It will cost Alaska about $35 million to implement a new cost-differential study for various Alaska communities, the Parnell administration told the Legislature last week.
The study, completed earlier this year by Juneau's McDowell Group, will be part of numerous union contract negations that are now underway, Commissioner of Administration Annette Kreitzer told the House Finance Committee on Thursday during an interim meeting in Anchorage.
The study, made public earlier this year, found an increasing gap between the cost of living in urban and rural areas in Alaska, McDowell's Jim Calvin told the committee.
The study found that in some rural communities, it cost 50 percent more to live than it did in the baseline community of Anchorage.
Rep. Mike Hawker, R-Anchorage, said the study and the decision on how it should be used are likely to be controversial.
The three most controversial issues in Alaska are "subsistence, abortion and cost differential," he said.
Rep. Beth Kerttula, D-Juneau, said the study could be a mixed blessing for communities outside Anchorage. While it may result in state employees being paid more if they work outside Anchorage, it also could bring pressure to move more state jobs to Anchorage.
"Once you say Anchorage is the cheapest place, everything starts to move there," she said.
Still, she said, it is good to have an accurate picture of what is happening in the state.
"I'm glad we have some valid data on it, and the Legislature can take steps to even it out," she said.
Calvin provided detail to the Legislature on how the report was developed, including surveys of 2,500 Alaska households and other research. Cost of housing, energy and food were key elements, with wide differences.
Much of the increase between Anchorage and more rural areas was due to the introduction of discount and big-box retail stores moving into the urban areas since the last such study was done in 1985. That held down costs for urban residents, but rural residents did not similarly benefit.
Fred Meyer and the Alaska Commercial Company provided highly detailed cost data to help with the study, Calvin said.
In many areas, housing costs played the key role in cost of living changes.
In Juneau, the cost of living is 11 percent higher than Anchorage, he said.
"That's really a function of housing," he said.
Juneau's housing costs are 15 percent higher than Anchorage, but with big retail stores, the cost of food is only 3 percent higher, Calvin said.
Cheap housing is why the Mat-Su Borough's cost of living was only 95 percent of that in Anchorage.
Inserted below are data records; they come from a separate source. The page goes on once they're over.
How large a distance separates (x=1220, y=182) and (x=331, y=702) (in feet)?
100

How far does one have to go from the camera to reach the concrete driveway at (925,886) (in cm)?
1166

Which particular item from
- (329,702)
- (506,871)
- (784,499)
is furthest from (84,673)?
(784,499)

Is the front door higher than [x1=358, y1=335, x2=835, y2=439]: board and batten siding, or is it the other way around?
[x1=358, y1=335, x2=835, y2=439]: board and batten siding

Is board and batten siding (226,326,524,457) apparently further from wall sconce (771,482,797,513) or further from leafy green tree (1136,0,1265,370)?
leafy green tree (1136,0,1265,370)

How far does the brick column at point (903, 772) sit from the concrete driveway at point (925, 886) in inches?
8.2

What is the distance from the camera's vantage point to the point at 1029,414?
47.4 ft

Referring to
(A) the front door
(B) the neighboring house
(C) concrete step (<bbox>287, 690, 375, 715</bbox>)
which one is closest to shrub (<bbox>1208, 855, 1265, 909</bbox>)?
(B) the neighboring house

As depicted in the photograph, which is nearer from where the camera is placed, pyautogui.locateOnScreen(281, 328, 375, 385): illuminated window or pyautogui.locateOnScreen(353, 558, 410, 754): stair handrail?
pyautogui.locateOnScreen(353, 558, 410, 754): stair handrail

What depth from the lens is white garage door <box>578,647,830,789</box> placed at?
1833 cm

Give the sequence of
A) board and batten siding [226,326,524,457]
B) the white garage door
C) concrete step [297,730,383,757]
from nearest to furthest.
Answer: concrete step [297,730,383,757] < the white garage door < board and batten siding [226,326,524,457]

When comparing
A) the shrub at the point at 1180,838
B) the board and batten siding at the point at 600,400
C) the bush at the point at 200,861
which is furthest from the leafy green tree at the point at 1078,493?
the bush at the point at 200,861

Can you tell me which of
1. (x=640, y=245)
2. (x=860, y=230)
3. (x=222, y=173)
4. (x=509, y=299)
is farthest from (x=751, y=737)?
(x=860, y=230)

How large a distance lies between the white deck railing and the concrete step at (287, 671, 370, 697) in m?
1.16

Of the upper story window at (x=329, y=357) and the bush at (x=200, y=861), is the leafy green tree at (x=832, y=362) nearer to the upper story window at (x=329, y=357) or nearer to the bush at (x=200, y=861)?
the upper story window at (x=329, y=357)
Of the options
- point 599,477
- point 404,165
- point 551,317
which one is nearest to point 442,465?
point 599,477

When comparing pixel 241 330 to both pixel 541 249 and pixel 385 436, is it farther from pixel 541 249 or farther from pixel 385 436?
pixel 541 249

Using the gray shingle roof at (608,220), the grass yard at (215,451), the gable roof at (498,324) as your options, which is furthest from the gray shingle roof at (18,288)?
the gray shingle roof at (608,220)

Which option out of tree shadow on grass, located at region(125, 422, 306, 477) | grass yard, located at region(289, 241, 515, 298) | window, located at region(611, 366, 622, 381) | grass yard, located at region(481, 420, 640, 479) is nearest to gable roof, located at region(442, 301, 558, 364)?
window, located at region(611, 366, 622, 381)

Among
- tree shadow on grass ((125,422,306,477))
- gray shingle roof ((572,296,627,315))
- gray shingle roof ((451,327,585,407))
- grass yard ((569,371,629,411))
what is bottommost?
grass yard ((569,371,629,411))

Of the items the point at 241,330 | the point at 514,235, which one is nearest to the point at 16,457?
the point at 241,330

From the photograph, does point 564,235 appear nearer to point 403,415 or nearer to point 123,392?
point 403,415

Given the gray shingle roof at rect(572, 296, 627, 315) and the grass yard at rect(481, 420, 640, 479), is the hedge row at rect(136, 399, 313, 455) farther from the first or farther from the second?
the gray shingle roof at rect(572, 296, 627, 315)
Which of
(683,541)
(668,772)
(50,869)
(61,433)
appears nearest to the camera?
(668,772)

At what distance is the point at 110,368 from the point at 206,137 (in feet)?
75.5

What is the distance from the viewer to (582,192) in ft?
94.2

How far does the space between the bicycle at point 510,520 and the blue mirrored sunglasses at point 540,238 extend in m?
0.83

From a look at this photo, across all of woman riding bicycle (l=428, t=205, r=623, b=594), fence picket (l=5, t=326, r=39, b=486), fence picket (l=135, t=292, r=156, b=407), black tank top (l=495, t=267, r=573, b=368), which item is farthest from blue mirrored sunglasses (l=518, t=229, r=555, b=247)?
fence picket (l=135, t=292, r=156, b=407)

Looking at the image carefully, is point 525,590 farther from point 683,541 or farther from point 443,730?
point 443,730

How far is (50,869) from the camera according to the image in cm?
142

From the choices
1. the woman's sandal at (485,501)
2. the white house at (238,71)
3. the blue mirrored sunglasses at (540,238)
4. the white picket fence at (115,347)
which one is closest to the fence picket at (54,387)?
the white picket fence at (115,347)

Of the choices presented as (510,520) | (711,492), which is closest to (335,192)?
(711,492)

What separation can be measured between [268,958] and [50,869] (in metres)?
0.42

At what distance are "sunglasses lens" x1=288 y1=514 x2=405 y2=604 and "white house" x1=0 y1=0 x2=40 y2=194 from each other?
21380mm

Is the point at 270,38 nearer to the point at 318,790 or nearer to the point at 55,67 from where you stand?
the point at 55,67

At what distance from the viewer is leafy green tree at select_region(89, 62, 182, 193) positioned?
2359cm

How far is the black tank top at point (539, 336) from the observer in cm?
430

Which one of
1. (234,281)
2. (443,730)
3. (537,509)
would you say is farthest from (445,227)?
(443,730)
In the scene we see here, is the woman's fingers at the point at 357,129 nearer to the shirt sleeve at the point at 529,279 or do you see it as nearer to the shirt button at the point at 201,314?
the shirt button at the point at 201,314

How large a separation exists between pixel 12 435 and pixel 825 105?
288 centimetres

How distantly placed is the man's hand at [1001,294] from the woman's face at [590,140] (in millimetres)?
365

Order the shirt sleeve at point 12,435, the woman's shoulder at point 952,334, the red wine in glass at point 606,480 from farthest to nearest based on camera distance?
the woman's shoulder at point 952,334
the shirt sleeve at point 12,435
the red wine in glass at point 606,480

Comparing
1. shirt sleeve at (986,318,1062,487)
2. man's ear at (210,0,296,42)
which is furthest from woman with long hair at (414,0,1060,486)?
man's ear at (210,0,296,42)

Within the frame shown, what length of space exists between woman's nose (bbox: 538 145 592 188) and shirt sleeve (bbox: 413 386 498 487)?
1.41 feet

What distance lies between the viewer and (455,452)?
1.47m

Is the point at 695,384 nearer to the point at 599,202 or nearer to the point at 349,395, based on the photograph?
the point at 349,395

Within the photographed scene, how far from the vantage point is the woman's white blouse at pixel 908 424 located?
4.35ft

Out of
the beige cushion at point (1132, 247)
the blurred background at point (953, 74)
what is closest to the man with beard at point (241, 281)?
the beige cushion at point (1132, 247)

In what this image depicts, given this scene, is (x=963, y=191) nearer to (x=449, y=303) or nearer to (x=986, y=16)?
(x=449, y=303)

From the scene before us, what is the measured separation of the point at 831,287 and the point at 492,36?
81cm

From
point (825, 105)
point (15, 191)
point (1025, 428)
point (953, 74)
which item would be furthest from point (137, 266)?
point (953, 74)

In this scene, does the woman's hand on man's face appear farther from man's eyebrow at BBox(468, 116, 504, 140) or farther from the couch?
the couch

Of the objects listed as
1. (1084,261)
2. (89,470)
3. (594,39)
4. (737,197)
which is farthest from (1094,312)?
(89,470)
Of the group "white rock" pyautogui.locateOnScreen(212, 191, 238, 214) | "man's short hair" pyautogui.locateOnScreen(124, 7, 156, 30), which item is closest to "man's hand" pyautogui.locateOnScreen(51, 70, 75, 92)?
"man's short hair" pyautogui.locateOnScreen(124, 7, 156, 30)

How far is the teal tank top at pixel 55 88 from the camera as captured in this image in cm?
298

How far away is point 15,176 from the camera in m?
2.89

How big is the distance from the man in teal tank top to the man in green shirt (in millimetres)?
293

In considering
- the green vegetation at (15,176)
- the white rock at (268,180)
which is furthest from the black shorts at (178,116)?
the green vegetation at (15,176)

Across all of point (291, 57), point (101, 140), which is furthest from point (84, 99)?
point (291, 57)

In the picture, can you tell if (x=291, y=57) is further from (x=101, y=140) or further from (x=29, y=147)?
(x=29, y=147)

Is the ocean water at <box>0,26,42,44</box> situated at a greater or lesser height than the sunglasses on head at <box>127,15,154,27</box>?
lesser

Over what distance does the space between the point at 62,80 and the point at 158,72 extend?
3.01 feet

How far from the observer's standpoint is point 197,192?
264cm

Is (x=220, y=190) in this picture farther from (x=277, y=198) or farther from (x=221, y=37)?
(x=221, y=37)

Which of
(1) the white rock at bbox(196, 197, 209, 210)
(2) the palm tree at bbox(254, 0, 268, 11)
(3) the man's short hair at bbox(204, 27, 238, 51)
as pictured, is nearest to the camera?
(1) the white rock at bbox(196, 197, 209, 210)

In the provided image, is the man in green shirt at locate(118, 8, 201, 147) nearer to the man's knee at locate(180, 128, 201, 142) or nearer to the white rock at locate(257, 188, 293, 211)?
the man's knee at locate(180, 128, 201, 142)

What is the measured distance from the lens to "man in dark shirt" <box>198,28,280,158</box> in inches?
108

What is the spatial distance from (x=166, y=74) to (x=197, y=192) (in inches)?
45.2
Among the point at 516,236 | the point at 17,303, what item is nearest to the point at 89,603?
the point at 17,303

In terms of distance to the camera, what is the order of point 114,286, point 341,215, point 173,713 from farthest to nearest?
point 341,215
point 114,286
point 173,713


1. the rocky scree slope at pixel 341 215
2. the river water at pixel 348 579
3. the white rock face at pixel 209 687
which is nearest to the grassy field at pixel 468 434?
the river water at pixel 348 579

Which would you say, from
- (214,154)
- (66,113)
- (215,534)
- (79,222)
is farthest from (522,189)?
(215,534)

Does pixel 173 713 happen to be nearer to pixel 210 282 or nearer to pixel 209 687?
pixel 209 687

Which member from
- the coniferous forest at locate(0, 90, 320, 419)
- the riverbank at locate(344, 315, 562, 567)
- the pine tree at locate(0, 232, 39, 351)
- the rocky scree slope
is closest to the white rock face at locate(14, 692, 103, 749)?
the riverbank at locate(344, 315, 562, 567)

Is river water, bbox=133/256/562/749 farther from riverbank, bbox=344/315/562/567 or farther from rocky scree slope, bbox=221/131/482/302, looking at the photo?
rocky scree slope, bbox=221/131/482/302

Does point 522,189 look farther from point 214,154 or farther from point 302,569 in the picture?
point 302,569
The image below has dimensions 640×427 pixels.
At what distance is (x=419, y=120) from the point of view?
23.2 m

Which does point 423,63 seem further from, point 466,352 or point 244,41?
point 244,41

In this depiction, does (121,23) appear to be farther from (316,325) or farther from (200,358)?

It has access to the same retailers, but with lower housing costs.
In Southeast's smaller communities such as Gustavus and Pelican, the cost of living was less than in Juneau, and only 2 percent higher than Anchorage.
"People aren't just paying that much for housing," Calvin said.
While the quality of the housing may be an issue, "what they do pay is significantly less."
The lower cost of housing in Southeast's rural communities may even outweigh the higher cost of groceries, he said.
The key factor in cost of living around the state, he said, was access to the road system, which brings access to lower cost shopping.
In Southeast, he said, ferry service helps hold down the cost of living in rural communities.
Rep. Bill Thomas, R-Haines, agreed.
"I go to Juneau to get groceries from Costco," he said, and also carries back drums of fuel in his truck.
One anomaly Calvin said they discovered in Southeast was the differences between Sitka and Ketchikan. The two cities, both with histories in fishing and timber, are in the same size range and were initially grouped together by McDowell.
What they found, though, was that the cost of living was significantly higher in Sitka, driven by the high housing costs, he said.
"Once the Californians discovered Sitka the cost of housing went way up," he said.